With the input speed to the drive set at 6,000 rpm, the output speed will be the same. This is known as straight drive and might be compared to an automobile in high gear.

However, when the input speed is greater than 6,000 rpm, it must be reduced to provide an output of 6,000 rpm. This is called underdrive, which is comparable to an automobile in low gear. Thus, the large input, caused by high engine rpm, is reduced to give the desired alternator speed. As a result of this control by the constant speed drive,the frequency output of the generator varies from 420cps at no load to 400 cps under full load.

Accordingly, the purpose of the constant speed drive may be stated as the conversion of the varying speed of the jet engine to a constant speed, so that the generator it drives will produce current at 400 Hz within narrow limits. Constant speed drive consists essentially of a hydraulic transmission with mechanical controls governing the output rotation speed. The transmission is capable of either adding to or subtracting from the speed received from the gearbox in order to provide constant output speed to keep the generator on frequency. Mechanical (flyweight) governor action keeps the generator output close to 400Hz.

CSD Functional Description

Each CSD consists essentially of two positive displacement axial slipper piston type hydraulic units, and a mechanical differential, which performs the speed summing function. The hydraulic units are the same in physical size, one unit having a variable hydraulic displacement unit and a variable angle wobbler and the other having a fixed angle wobbler and, therefore a fixed displacement. The hydraulic units rotate independently and are positioned on opposite sides of a common stationary port plate.

The variable displacement hydraulic unit runs at a fixed ratio with respect to the transmission input speed. Because the wobbler angle of the variable displacement unit is continuously variable in both directions (from full positive wobbler angle, to zero angle, to full negative wobbler angle), the displacement, of the variable displacement hydraulic unit, is continuously variable, from zero to full rated displacement in both directions. The fixed displacement hydraulic unit is driven by oil delivered by the variable displacement hydraulic unit. The fixed displacement hydraulic unit, will therefore run at any speed, from zero to full rated speed in either direction. The working pressure between the two hydraulic units is proportional to the torque being transmitted to the generator.

At the lower input speeds, the variable displacement unit acts as a hydraulic pump to supply flow to the fixed unit which is added to the input speed through the differential. At the straight through input speed, torque is transmitted directly through the differential unit and the fixed unit is not rotating. The variable displacement unit wobbler will be slightly offset from the zero angle so that some pumping will be accomplished and leakage loses made up. At input speed above straight through, the variable angle wobbler is set to allow negative displacement of the variable displacement hydraulic unit.

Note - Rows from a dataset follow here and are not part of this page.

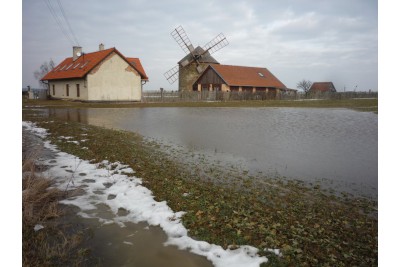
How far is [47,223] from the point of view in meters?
4.56

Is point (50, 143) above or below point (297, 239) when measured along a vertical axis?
above

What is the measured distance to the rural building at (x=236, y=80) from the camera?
45125mm

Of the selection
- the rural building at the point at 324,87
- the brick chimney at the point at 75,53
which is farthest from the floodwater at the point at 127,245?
the rural building at the point at 324,87

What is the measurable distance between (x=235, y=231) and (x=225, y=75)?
42.7 metres

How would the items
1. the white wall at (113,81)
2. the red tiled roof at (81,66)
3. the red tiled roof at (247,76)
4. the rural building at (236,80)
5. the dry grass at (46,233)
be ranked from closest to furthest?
the dry grass at (46,233) < the red tiled roof at (81,66) < the white wall at (113,81) < the rural building at (236,80) < the red tiled roof at (247,76)

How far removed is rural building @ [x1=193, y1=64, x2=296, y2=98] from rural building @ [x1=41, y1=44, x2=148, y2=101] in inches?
416

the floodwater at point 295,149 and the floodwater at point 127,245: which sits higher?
the floodwater at point 295,149

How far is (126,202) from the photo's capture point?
5637 mm

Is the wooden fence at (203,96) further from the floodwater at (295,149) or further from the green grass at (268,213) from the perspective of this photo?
the green grass at (268,213)

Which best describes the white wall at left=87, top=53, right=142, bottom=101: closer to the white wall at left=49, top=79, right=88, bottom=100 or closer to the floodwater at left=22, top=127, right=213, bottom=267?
the white wall at left=49, top=79, right=88, bottom=100

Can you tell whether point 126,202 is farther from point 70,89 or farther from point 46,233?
point 70,89

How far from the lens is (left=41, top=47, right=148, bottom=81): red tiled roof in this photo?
34900mm
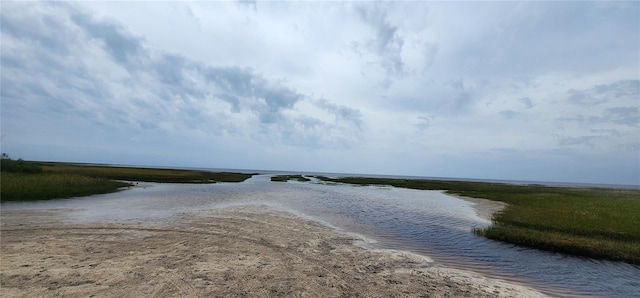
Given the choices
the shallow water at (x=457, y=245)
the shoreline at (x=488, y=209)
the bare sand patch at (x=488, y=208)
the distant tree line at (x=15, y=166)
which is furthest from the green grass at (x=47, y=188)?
the bare sand patch at (x=488, y=208)

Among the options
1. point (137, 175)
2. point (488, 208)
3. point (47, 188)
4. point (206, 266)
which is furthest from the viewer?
point (137, 175)

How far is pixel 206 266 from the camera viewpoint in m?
11.6

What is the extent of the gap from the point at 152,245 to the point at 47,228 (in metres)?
8.15

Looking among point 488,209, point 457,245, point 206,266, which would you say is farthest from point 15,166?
point 488,209

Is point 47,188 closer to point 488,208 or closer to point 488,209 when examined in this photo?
point 488,209

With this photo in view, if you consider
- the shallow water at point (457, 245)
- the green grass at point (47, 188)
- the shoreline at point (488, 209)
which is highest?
the green grass at point (47, 188)

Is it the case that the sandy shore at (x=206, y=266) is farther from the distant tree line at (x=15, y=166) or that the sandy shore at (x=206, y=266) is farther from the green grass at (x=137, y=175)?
the green grass at (x=137, y=175)

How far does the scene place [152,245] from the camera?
14.4m

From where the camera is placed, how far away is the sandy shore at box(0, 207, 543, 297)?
9453 millimetres

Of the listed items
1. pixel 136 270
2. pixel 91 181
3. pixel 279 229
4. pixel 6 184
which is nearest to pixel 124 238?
pixel 136 270

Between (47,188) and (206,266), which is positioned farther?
(47,188)

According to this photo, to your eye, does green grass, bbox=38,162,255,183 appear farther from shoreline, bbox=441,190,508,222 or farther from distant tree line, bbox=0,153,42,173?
shoreline, bbox=441,190,508,222

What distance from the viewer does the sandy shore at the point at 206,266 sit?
9453 millimetres

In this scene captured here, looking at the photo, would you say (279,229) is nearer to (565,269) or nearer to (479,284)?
(479,284)
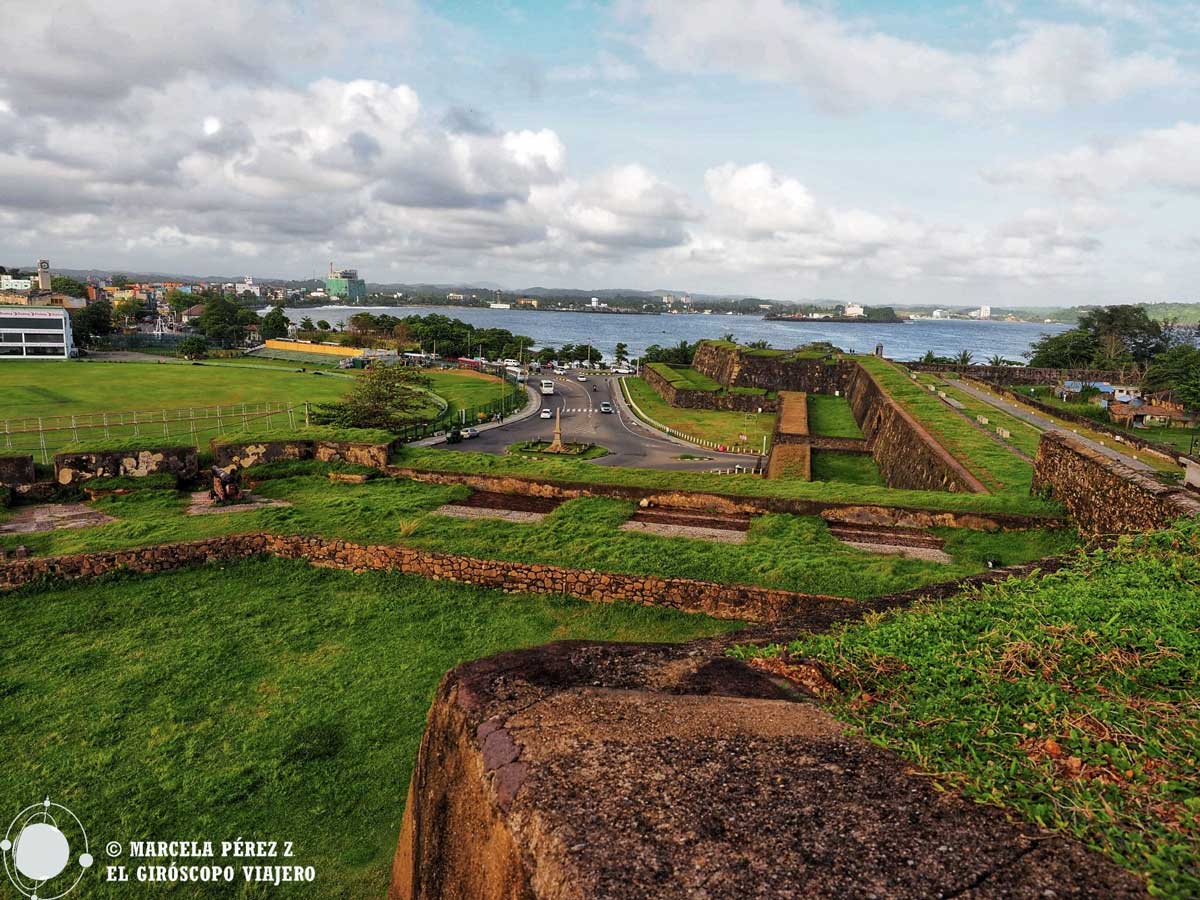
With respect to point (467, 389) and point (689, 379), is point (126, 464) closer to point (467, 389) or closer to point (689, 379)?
point (467, 389)

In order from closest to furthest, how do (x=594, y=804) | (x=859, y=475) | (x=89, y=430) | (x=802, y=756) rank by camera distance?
(x=594, y=804)
(x=802, y=756)
(x=859, y=475)
(x=89, y=430)

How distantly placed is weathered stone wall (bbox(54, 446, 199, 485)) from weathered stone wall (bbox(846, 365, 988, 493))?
1880 cm

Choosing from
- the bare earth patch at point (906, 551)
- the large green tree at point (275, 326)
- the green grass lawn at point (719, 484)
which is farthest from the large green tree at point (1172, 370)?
the large green tree at point (275, 326)

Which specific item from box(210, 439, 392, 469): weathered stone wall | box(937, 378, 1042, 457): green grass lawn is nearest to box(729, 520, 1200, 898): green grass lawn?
box(210, 439, 392, 469): weathered stone wall

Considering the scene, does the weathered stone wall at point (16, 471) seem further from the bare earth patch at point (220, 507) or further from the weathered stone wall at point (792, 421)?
the weathered stone wall at point (792, 421)

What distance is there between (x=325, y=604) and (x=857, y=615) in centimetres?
831

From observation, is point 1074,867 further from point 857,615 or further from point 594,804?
point 857,615

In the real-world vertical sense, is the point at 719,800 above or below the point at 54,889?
above

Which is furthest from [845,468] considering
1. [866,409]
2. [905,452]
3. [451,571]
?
[451,571]

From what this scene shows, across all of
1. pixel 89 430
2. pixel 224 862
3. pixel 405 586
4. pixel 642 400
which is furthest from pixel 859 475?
pixel 89 430

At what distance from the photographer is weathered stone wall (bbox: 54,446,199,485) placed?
602 inches

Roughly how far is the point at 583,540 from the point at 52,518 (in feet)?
36.2

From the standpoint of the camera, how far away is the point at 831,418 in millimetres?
40781

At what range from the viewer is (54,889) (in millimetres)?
5902
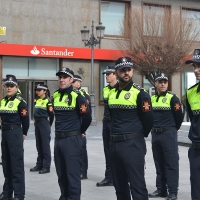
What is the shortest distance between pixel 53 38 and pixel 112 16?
440 cm

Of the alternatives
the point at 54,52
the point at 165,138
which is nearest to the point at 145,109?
the point at 165,138

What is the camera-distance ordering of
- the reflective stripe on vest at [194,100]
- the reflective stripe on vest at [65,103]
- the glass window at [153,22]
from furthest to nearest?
the glass window at [153,22] < the reflective stripe on vest at [65,103] < the reflective stripe on vest at [194,100]

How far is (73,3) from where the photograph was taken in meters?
31.9

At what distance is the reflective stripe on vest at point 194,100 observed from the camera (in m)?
6.38

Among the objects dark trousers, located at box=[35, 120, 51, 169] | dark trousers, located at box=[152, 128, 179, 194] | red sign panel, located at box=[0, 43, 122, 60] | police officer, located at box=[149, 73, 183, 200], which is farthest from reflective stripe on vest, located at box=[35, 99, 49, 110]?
red sign panel, located at box=[0, 43, 122, 60]

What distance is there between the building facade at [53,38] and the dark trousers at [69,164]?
22.6 m

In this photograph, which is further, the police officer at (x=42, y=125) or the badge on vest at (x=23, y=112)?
the police officer at (x=42, y=125)

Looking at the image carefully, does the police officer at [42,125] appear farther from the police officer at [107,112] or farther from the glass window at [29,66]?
the glass window at [29,66]

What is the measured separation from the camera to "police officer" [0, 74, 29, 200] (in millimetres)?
8555

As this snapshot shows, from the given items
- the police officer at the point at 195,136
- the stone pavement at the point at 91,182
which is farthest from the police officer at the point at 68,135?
the police officer at the point at 195,136

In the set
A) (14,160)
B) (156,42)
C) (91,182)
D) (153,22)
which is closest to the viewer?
(14,160)

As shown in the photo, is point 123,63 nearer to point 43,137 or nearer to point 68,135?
point 68,135

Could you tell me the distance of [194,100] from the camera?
6457mm

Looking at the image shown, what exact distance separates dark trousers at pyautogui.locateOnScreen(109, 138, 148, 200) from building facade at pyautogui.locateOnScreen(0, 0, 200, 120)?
78.0 ft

The working pressure, in this case, is manipulated to allow the fixed displacement hydraulic unit to be motored by the differential and subtract from the input speed. The variable displacement unit is acting as a motor. The multiple piston hydraulic unit in the mechanical differential type CSD unit handles only a portion of the power transmitted, therefore it is reduced in size. Since power loss is less in mechanical differentials than for multiple piston type hydraulic units, heat rejection is low resulting in high efficiency

Integrated Drive Generator (IDG)

Provide an elegant solution for supplying constant frequency AC electrical power to the aircraft, which can simplify the design of the complete electrical system. The IDG makes use of a highly reliable continuously variable transmission - the constant speed drive - which converts the variable input speed provided by an aircraft's engine into a constant output speed for the IDG's integral AC generator. This integration of drive and generator provides a proven and reliable solution for constant frequency electrical power.